### [DATASET]
+-------+

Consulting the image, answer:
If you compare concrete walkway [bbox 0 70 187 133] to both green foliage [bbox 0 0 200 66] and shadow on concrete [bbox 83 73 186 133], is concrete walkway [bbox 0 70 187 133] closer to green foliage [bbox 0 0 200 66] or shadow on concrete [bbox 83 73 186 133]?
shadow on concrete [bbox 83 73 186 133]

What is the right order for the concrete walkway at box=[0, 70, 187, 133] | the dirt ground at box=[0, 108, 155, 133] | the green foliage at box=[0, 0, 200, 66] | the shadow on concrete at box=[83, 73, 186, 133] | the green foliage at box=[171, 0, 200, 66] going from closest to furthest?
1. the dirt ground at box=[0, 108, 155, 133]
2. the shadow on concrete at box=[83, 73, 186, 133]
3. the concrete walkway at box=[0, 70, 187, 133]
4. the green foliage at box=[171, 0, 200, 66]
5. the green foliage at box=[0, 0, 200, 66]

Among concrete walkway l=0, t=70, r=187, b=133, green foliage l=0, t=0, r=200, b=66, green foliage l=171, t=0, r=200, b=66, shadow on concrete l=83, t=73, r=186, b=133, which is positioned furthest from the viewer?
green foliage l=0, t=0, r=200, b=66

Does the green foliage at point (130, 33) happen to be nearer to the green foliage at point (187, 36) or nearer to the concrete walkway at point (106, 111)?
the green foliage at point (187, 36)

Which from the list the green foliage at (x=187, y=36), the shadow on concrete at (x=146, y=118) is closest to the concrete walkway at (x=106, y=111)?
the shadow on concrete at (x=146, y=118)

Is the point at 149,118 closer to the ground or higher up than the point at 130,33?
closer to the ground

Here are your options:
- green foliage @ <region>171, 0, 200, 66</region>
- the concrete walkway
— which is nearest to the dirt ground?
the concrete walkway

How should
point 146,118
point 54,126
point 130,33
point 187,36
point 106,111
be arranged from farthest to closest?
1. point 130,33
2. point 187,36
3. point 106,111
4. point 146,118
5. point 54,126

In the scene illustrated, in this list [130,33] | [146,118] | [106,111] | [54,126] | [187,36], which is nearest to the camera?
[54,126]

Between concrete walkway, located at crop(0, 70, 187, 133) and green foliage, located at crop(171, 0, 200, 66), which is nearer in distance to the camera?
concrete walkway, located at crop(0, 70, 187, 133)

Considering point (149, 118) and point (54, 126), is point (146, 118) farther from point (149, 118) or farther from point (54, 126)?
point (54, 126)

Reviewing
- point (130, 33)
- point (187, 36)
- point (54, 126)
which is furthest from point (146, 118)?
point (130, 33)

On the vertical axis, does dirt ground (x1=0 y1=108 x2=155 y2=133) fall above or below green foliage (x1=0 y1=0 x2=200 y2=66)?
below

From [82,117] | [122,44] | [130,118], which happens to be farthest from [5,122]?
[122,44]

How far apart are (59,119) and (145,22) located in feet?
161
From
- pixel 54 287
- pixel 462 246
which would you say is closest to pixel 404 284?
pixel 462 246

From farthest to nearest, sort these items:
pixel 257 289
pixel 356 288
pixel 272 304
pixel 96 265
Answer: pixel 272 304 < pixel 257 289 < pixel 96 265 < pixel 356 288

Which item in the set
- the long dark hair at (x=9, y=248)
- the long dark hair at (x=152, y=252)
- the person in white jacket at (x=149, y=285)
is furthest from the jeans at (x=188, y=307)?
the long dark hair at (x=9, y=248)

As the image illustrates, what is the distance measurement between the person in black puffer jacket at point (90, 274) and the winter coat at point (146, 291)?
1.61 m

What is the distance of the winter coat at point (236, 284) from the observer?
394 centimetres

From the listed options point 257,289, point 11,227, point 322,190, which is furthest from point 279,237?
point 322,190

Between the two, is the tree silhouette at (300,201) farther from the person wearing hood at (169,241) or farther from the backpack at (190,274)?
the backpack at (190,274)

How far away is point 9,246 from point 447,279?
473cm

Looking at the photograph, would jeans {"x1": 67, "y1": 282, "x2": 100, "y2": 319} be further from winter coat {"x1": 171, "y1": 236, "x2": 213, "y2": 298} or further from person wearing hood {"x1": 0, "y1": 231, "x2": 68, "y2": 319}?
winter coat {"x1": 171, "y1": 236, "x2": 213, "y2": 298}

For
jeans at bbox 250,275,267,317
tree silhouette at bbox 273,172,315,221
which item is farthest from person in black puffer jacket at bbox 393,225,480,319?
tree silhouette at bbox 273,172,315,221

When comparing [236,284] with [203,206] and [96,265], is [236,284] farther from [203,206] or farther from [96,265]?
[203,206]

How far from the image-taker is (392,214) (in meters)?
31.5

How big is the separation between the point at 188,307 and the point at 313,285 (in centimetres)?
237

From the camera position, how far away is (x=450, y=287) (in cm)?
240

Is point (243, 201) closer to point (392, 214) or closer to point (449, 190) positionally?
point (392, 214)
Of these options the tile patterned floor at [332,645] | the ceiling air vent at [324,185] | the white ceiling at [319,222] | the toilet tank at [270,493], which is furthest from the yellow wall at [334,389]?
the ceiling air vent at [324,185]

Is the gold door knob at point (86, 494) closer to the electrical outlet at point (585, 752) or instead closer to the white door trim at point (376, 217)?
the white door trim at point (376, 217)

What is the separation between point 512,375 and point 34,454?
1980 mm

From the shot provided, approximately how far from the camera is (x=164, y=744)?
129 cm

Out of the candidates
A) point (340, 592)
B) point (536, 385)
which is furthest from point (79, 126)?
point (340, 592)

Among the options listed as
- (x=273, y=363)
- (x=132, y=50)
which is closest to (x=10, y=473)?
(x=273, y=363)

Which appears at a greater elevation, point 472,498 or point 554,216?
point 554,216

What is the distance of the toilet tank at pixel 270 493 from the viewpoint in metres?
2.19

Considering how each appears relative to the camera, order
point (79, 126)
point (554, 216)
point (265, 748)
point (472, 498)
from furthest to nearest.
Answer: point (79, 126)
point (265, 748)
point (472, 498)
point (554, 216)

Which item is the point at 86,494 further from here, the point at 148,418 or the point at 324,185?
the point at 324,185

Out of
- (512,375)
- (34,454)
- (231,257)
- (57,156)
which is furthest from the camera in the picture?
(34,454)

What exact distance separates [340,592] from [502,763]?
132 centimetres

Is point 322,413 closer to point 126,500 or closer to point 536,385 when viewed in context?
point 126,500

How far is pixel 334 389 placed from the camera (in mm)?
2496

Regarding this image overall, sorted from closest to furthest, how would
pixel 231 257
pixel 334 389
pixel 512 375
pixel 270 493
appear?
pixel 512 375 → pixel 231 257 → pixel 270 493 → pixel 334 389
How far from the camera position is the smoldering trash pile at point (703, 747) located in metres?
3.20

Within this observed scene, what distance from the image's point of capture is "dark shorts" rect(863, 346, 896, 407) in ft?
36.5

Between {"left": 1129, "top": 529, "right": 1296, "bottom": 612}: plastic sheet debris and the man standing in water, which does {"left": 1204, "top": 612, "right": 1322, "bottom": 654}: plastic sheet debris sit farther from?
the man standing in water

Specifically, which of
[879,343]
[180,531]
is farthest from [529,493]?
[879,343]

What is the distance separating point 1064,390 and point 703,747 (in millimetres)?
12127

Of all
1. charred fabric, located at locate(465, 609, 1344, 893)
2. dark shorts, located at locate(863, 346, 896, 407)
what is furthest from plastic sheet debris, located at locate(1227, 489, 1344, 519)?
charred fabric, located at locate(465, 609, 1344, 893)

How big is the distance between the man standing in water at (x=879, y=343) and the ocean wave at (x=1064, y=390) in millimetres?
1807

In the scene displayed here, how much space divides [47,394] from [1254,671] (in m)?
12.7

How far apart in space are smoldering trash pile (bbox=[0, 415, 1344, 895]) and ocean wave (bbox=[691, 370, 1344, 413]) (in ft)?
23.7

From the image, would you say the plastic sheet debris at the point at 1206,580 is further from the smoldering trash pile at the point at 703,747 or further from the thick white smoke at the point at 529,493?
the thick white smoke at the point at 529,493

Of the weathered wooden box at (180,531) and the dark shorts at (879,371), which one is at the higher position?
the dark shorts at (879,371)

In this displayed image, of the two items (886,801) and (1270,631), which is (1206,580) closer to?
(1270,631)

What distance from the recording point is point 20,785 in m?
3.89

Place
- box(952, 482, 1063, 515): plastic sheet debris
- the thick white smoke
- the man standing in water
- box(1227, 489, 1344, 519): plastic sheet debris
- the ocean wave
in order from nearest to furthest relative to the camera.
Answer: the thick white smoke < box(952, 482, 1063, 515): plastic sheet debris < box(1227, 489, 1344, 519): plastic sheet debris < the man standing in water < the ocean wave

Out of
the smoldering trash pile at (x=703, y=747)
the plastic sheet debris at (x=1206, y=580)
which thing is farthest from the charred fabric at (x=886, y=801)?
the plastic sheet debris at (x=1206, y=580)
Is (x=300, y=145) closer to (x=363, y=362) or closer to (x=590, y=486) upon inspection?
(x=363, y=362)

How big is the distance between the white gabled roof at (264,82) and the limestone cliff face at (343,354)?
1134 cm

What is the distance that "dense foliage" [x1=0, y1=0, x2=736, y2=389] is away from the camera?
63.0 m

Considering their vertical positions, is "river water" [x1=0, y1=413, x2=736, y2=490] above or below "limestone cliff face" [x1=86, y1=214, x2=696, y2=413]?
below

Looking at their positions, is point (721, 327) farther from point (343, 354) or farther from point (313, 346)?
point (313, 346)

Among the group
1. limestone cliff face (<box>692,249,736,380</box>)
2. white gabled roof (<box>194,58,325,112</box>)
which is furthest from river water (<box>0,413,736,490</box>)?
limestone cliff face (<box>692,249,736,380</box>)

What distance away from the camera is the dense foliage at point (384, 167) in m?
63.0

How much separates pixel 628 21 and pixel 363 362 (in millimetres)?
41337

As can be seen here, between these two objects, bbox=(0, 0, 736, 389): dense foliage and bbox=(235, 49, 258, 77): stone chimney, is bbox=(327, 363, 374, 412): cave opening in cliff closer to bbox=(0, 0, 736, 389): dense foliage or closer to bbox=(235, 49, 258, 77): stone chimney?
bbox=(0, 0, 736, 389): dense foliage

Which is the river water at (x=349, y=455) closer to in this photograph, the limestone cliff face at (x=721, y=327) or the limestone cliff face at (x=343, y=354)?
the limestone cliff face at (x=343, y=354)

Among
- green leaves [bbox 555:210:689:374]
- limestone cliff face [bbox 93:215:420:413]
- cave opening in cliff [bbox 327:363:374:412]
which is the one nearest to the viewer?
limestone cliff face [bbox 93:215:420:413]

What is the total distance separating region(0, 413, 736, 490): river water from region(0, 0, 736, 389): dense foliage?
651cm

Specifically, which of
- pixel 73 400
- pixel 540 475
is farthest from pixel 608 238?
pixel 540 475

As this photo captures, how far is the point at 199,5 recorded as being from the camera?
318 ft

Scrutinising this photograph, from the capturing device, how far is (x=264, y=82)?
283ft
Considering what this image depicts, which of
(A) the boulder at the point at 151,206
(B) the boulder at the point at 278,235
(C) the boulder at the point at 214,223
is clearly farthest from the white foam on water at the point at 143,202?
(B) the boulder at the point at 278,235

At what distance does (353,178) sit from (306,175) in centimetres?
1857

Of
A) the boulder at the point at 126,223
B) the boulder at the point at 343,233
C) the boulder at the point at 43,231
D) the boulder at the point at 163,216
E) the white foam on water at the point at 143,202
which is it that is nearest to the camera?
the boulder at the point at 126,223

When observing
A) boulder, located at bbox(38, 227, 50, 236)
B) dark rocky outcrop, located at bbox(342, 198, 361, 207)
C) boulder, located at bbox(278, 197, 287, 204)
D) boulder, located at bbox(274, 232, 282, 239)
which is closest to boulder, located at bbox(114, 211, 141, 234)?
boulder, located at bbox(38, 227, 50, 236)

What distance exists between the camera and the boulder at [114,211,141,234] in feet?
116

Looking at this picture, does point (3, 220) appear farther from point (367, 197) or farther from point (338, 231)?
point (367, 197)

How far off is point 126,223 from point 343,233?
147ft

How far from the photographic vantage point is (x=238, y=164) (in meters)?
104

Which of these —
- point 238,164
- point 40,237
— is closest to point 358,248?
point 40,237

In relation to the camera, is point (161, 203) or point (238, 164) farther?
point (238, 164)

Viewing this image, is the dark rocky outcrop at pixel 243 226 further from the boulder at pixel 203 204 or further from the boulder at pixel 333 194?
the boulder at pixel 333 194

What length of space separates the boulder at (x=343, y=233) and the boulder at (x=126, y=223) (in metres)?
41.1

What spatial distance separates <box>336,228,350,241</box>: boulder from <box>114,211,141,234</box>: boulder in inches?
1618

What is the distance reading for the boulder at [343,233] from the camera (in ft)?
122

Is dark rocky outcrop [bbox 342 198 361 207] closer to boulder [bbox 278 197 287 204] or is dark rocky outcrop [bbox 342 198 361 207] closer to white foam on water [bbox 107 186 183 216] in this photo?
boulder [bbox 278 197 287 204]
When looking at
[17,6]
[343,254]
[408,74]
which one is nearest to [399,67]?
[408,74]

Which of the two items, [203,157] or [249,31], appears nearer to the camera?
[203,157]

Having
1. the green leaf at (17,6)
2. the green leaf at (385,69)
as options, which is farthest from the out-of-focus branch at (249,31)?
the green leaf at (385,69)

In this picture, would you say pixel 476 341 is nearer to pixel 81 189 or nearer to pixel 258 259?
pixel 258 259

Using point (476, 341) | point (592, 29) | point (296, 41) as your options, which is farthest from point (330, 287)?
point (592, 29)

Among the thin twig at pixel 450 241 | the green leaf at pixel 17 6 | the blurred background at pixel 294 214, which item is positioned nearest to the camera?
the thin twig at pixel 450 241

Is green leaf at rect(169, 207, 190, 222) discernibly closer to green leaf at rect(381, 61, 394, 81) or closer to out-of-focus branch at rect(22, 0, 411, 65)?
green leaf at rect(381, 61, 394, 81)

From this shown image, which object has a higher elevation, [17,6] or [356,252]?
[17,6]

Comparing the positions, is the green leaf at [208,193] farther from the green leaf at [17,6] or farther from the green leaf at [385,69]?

+-------+

### [WHAT YOU WILL DO]
Give back, unchanged, every line from the one with "Among the thin" to the end of the entries above.

### [RESPONSE TO THE EXERCISE]
Among the thin twig at pixel 450 241 | the green leaf at pixel 17 6 | the blurred background at pixel 294 214, which item is positioned nearest to the camera?
the thin twig at pixel 450 241

Is green leaf at rect(169, 207, 190, 222) discernibly closer to green leaf at rect(381, 61, 394, 81) or closer to out-of-focus branch at rect(22, 0, 411, 65)?
green leaf at rect(381, 61, 394, 81)

From this shown image, which object has a higher elevation, [17,6] or [356,252]?
[17,6]

Comparing the positions, is the green leaf at [208,193] farther from the green leaf at [17,6] or farther from the green leaf at [385,69]?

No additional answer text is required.